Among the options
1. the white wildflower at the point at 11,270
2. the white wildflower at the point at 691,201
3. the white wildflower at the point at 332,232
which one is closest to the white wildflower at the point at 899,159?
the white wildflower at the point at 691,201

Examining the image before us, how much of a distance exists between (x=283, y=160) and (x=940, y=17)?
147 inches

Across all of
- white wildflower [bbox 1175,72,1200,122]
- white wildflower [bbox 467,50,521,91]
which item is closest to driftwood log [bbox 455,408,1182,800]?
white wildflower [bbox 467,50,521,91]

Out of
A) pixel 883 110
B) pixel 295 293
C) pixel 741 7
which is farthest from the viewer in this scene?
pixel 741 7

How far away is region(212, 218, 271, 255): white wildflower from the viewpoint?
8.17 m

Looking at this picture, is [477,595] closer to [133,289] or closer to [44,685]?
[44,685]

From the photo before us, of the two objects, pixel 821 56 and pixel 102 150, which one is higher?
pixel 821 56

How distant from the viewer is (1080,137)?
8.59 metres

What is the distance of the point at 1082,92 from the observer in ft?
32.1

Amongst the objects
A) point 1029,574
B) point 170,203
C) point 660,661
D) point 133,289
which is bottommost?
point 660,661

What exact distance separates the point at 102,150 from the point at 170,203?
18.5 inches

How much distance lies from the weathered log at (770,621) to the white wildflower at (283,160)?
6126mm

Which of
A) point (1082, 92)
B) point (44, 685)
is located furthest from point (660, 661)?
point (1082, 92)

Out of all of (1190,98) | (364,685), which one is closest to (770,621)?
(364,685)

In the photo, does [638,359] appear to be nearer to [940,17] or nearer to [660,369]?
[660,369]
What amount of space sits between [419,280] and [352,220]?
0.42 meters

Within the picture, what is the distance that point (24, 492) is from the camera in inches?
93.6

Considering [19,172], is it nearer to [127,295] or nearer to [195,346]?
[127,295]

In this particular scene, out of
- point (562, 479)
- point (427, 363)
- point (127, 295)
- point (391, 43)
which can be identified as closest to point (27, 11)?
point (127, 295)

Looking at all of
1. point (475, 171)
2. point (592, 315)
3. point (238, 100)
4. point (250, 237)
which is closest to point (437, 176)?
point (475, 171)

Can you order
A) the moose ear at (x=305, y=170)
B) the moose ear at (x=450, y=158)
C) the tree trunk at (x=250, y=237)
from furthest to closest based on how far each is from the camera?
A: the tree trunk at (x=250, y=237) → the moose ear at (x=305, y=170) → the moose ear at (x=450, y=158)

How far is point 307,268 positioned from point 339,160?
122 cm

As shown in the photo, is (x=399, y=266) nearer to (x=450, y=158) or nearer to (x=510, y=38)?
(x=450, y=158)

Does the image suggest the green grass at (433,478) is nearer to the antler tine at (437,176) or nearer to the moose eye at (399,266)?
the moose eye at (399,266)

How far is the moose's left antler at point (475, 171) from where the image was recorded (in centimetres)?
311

» Aim of the exercise
Find every line in the data above that contains the word "this", and copy each one in full.

» Right answer
which is farthest from the viewer in this scene?
Looking at this picture, is [477,595] closer to [133,289] or closer to [44,685]?
In this particular scene, out of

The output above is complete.